We were probably in the Twilight Zone
By glazou on Sunday 22 May 2005, 04:18 - AOHell - Permalink
Ridiculous excerpt from this article:
" This year, (Jonathan) Miller (AOL's CEO) has introduced a series of new products, including a local search engine, a travel site, a free e-mail service and the first upgrade of AOL's Netscape browser in five years. "
The parenthesis and emphasis are mine. I still remember when Miller became AOL's CEO; his email message to all employees told us he was an happy AOL member since 1996 or something. And the whole crowd could not help but think "oh, that's the one!" :-)
Comments
Hmm, there was netscape.net free email service since, uh, a long time ago. And Netscape 6 came out in 2000, followed by updates every year since (sometimes several updates a year). And not to forget the 4.x series either, they were pushing minor updates of that as well on a continiuous basis.
And there probably would have been those other services released much earlier as well, except they axed the people who would have made them.
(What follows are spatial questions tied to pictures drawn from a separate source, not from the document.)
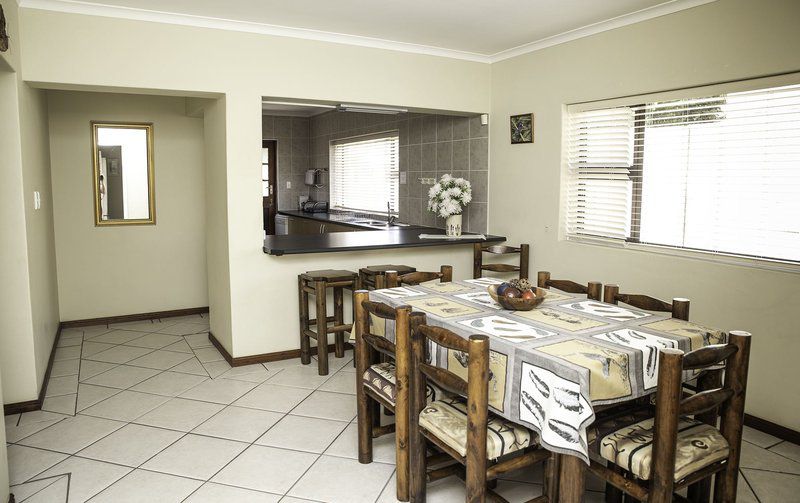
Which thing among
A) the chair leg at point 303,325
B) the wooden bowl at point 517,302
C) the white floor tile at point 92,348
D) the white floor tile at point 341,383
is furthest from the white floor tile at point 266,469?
the white floor tile at point 92,348

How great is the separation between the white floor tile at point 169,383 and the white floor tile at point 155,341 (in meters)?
0.77

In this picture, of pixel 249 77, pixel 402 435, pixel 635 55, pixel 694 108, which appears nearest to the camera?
pixel 402 435

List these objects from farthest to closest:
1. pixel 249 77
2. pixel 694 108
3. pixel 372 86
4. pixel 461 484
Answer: pixel 372 86 → pixel 249 77 → pixel 694 108 → pixel 461 484

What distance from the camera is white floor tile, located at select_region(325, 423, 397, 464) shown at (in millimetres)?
2852

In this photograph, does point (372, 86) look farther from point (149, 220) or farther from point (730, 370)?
point (730, 370)

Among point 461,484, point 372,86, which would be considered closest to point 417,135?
point 372,86

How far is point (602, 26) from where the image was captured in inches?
154

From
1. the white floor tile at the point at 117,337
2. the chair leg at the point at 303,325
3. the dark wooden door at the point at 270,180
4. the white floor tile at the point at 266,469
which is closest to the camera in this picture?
the white floor tile at the point at 266,469

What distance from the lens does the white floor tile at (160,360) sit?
14.0 ft

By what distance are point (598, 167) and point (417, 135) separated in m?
2.30

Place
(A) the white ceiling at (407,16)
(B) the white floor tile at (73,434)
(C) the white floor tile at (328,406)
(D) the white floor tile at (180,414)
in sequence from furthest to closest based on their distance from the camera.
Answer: (A) the white ceiling at (407,16), (C) the white floor tile at (328,406), (D) the white floor tile at (180,414), (B) the white floor tile at (73,434)

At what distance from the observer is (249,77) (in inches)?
159

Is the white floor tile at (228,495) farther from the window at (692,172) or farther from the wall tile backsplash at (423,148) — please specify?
the wall tile backsplash at (423,148)

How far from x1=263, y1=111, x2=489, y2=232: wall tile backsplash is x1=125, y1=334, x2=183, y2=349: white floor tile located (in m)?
2.64
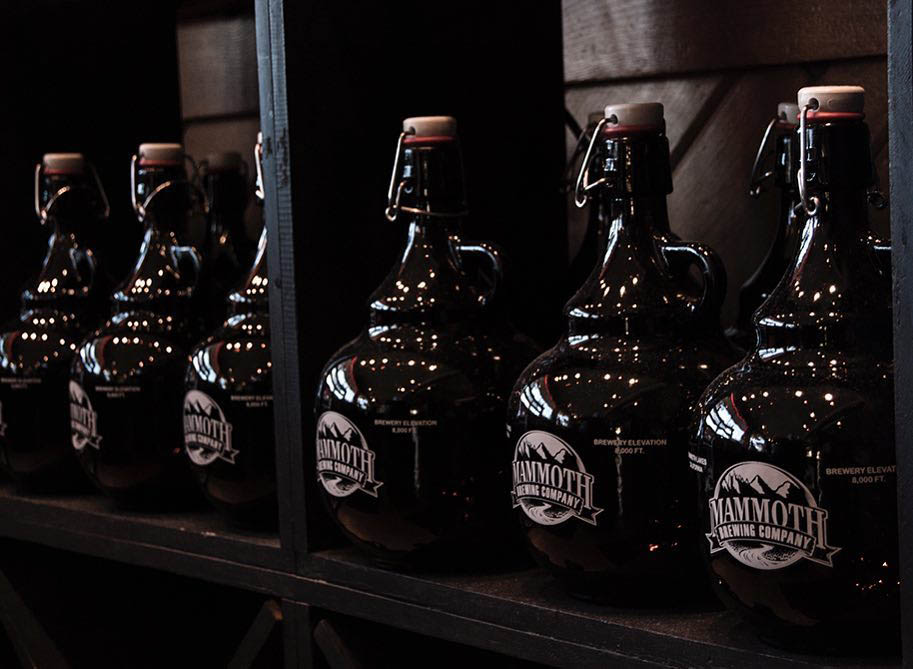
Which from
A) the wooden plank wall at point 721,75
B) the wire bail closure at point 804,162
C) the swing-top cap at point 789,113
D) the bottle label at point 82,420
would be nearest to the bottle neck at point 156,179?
the bottle label at point 82,420

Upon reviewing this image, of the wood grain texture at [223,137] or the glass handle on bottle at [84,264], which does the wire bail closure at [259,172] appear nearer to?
the glass handle on bottle at [84,264]

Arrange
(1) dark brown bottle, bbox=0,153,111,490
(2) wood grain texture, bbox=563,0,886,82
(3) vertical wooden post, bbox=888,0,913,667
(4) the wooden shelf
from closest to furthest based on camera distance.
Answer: (3) vertical wooden post, bbox=888,0,913,667 → (4) the wooden shelf → (2) wood grain texture, bbox=563,0,886,82 → (1) dark brown bottle, bbox=0,153,111,490

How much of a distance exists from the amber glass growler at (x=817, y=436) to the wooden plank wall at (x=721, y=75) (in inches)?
14.9

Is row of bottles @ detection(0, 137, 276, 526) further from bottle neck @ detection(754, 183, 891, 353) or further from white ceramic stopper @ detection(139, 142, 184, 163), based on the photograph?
bottle neck @ detection(754, 183, 891, 353)

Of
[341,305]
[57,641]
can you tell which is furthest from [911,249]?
[57,641]

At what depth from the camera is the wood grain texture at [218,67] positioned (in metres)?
1.94

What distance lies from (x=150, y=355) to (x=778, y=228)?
663 mm

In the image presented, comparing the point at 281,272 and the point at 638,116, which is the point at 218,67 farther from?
the point at 638,116

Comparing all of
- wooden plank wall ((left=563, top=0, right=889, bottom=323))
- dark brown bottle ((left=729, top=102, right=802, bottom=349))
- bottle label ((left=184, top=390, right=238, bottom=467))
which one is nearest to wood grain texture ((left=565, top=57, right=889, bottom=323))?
wooden plank wall ((left=563, top=0, right=889, bottom=323))

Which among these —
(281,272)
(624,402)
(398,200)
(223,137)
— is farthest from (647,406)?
(223,137)

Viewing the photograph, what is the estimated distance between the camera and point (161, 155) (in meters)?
1.53

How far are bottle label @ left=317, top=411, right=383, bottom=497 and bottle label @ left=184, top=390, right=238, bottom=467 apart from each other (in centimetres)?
17

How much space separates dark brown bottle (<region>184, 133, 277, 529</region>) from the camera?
1.35m

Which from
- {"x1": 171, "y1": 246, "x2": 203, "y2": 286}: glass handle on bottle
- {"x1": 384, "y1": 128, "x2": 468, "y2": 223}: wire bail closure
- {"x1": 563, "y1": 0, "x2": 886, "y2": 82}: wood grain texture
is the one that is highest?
{"x1": 563, "y1": 0, "x2": 886, "y2": 82}: wood grain texture
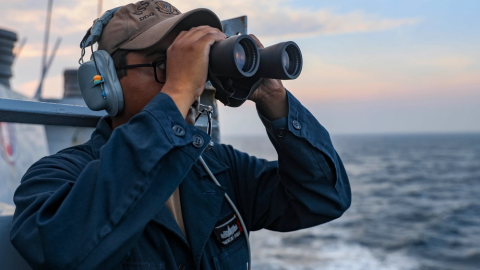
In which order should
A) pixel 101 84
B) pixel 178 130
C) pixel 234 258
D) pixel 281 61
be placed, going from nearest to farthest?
pixel 178 130 → pixel 281 61 → pixel 101 84 → pixel 234 258

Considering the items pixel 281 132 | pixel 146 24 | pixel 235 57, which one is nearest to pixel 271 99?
pixel 281 132

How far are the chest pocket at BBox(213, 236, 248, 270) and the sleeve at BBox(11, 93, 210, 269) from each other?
453 millimetres

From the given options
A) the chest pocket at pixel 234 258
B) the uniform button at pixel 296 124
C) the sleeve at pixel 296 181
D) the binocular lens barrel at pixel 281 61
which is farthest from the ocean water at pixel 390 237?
the binocular lens barrel at pixel 281 61

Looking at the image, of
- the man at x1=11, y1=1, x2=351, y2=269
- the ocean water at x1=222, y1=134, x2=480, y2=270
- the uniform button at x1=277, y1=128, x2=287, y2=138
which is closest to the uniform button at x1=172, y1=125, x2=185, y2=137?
the man at x1=11, y1=1, x2=351, y2=269

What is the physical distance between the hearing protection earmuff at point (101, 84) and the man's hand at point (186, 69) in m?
0.26

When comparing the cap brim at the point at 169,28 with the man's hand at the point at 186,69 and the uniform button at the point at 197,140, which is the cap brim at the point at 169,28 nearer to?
the man's hand at the point at 186,69

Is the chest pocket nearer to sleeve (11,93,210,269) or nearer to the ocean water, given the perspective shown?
sleeve (11,93,210,269)

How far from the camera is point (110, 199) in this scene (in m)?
1.01

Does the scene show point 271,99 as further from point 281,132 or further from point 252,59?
point 252,59

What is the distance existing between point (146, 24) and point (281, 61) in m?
0.46

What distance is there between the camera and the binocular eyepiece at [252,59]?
1190mm

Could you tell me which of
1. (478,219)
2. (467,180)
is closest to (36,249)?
(478,219)

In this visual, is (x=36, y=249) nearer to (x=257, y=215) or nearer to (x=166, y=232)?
(x=166, y=232)

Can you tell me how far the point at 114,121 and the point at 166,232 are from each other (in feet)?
1.37
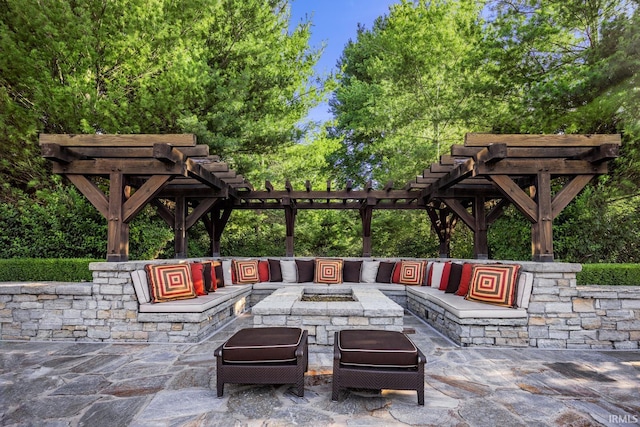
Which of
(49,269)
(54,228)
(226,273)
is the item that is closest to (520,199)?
(226,273)

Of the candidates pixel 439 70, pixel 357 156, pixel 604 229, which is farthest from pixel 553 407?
pixel 357 156

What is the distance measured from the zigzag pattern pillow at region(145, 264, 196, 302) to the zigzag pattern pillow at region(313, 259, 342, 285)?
103 inches

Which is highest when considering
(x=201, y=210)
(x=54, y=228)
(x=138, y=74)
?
(x=138, y=74)

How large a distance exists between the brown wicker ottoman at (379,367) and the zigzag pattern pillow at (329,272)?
4.12 meters

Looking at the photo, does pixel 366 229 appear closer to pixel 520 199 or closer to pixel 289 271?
pixel 289 271

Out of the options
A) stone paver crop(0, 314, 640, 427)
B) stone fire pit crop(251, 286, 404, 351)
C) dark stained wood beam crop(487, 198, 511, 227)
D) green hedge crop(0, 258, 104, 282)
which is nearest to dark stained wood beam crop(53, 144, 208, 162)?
stone paver crop(0, 314, 640, 427)

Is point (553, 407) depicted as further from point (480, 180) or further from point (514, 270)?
point (480, 180)

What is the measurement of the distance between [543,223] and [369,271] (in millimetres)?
3191

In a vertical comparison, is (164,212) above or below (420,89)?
below

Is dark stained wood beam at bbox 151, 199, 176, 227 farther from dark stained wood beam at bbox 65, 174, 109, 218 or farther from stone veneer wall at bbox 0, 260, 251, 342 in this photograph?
stone veneer wall at bbox 0, 260, 251, 342

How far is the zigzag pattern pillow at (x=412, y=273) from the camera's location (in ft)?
21.2

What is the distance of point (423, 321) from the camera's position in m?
5.26

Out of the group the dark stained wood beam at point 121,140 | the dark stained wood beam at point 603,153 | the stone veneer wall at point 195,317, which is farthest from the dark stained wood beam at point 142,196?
the dark stained wood beam at point 603,153

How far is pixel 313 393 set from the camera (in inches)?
106
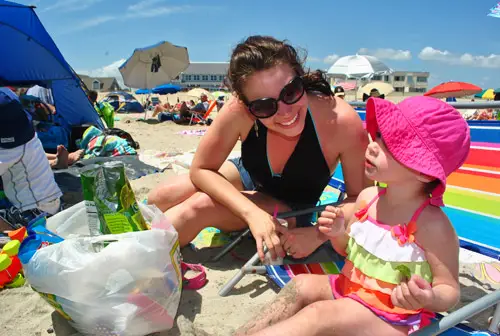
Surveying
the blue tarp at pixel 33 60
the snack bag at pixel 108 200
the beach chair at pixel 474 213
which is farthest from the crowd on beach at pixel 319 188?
the blue tarp at pixel 33 60

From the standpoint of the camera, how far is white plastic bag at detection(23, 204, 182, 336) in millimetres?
1410

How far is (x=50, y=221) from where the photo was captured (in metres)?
1.88

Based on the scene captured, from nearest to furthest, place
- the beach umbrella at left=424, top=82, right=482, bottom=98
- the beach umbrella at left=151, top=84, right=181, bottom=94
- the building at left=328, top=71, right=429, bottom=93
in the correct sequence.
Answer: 1. the beach umbrella at left=424, top=82, right=482, bottom=98
2. the beach umbrella at left=151, top=84, right=181, bottom=94
3. the building at left=328, top=71, right=429, bottom=93

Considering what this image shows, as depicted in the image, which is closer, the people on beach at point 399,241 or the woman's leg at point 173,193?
the people on beach at point 399,241

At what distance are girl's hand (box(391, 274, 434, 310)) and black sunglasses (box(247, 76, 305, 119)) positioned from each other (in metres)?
0.90

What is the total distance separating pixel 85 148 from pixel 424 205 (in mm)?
5107

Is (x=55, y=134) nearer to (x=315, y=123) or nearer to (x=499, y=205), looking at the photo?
(x=315, y=123)

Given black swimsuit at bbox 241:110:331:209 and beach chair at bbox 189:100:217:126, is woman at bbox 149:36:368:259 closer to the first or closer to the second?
black swimsuit at bbox 241:110:331:209

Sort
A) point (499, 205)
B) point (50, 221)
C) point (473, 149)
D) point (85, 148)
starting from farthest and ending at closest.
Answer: point (85, 148), point (473, 149), point (499, 205), point (50, 221)

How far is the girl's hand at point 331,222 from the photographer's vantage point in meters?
1.46

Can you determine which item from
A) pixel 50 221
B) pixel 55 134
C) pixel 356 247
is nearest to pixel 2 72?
pixel 55 134

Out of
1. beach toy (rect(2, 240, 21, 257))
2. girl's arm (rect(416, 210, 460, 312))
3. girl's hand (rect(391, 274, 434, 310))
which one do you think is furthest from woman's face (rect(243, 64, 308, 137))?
beach toy (rect(2, 240, 21, 257))

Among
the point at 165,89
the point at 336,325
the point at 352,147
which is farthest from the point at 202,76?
the point at 336,325

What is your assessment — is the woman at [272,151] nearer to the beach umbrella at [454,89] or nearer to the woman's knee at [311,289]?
the woman's knee at [311,289]
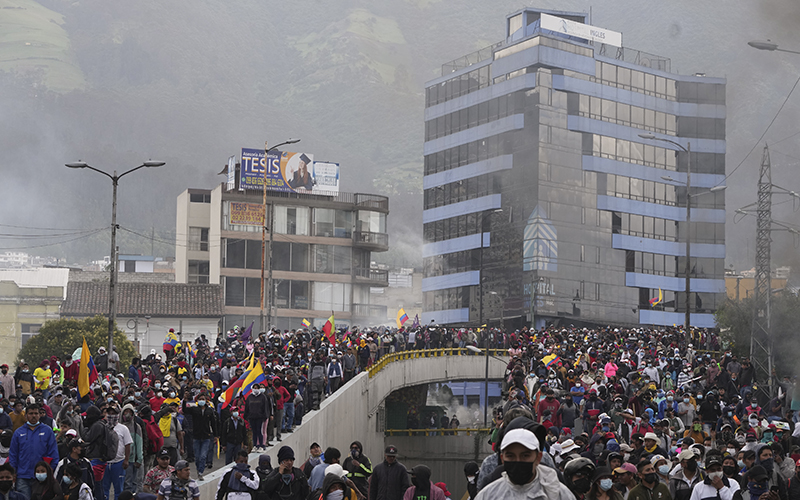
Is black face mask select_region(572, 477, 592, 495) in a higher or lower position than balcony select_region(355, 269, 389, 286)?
lower

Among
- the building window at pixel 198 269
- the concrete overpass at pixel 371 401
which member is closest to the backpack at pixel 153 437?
the concrete overpass at pixel 371 401

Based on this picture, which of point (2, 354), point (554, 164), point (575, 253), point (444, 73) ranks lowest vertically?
point (2, 354)

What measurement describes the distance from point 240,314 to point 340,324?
9.32 metres

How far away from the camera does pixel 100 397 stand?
1956 centimetres

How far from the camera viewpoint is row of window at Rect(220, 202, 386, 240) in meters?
82.2

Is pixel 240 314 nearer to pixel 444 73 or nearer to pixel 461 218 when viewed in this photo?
pixel 461 218

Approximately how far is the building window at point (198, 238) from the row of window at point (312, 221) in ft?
20.3

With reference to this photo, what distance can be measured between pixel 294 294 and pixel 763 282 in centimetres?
5180

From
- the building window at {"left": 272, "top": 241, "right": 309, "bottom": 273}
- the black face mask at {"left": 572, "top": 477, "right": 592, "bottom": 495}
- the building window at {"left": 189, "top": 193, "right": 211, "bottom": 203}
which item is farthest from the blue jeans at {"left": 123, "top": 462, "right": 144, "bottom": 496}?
the building window at {"left": 189, "top": 193, "right": 211, "bottom": 203}

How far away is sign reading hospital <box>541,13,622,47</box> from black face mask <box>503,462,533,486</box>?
87032 mm

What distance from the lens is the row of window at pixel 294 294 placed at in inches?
3243

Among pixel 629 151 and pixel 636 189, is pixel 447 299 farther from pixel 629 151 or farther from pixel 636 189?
pixel 629 151

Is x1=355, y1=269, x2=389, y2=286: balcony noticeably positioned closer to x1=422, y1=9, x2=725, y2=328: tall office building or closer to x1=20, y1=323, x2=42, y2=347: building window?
x1=422, y1=9, x2=725, y2=328: tall office building

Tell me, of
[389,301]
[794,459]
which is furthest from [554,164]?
[389,301]
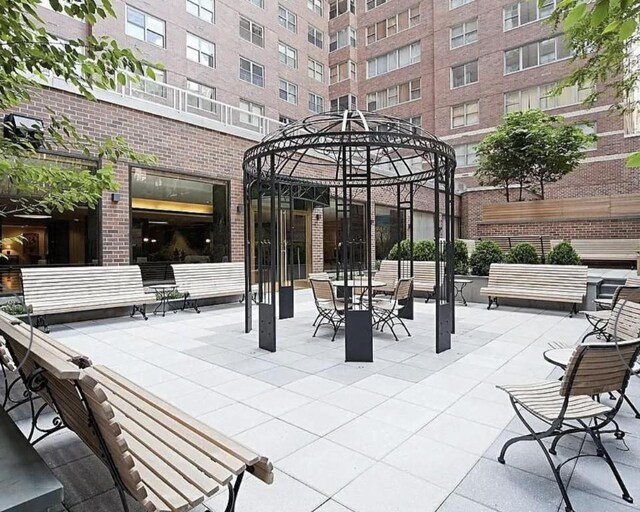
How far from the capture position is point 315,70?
2656 cm

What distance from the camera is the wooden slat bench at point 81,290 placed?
7020mm

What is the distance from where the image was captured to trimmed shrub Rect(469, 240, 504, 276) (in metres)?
10.7

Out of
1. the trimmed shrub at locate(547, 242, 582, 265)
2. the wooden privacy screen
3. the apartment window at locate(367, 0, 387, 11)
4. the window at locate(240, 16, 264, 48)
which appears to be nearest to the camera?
the trimmed shrub at locate(547, 242, 582, 265)

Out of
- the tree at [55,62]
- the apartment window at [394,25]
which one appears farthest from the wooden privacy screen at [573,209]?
the apartment window at [394,25]

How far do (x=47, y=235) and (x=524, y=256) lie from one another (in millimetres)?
11009

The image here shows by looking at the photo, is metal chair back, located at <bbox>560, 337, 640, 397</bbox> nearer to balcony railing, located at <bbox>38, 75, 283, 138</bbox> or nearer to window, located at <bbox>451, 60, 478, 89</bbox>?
balcony railing, located at <bbox>38, 75, 283, 138</bbox>

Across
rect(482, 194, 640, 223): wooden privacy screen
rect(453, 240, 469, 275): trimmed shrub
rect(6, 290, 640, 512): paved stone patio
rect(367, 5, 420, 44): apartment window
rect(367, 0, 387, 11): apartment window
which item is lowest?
rect(6, 290, 640, 512): paved stone patio

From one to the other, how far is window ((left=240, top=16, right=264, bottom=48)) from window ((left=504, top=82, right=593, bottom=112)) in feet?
44.8

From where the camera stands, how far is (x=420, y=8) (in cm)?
2531

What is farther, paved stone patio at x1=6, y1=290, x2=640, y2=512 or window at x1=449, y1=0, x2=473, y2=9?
window at x1=449, y1=0, x2=473, y2=9

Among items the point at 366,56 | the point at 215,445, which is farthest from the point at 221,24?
the point at 215,445

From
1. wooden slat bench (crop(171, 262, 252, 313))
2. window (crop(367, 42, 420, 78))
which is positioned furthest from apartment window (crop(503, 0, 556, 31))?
wooden slat bench (crop(171, 262, 252, 313))

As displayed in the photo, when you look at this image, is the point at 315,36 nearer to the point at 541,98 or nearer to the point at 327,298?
the point at 541,98

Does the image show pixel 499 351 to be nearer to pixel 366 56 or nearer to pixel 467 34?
pixel 467 34
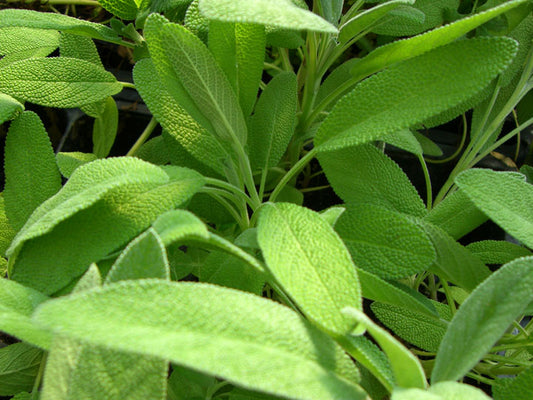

Miller c'est pas celui qui
1. a arrété l'aventure Netscape
2. empéché les créateurs de Winamp de faire du libre
3. est en train d'accélérer la fin de AOHELL
Bref, AOHELL a surtout le chic de racheter des sociétés, de couler les produits et d'agiter ses marques à tout va alors que le produit associé a perdu toute sa valeur, Netscape 8 est une horreur,a perdu son coté multiplateforme, il est complétement dépassé par Firefox (produit qui avait été proposé à AOL avant qu'il ne ferme Netscape, quelle ironie), et Winamp stagne et va probablement devenir une usine à gaz. C'est dommage pour Winamp, si des softs comme Amarok sortait sous win32, il serait complétement laminé.
Qui plus est, AIM perd du terrain face à MSN, et j'ai vu qu'AOHELL perdait des abonnés.
Au fait, pourquoi, on ne l'a pas viré ?
I perfectly remember "Alors, c'était lui !" moment.
I also remember that, at the time, AOL was considered as the "the Internet with training wheels". Staying with the training wheels for so long is probably symptomatic of someone *not* getting what the Internet is about.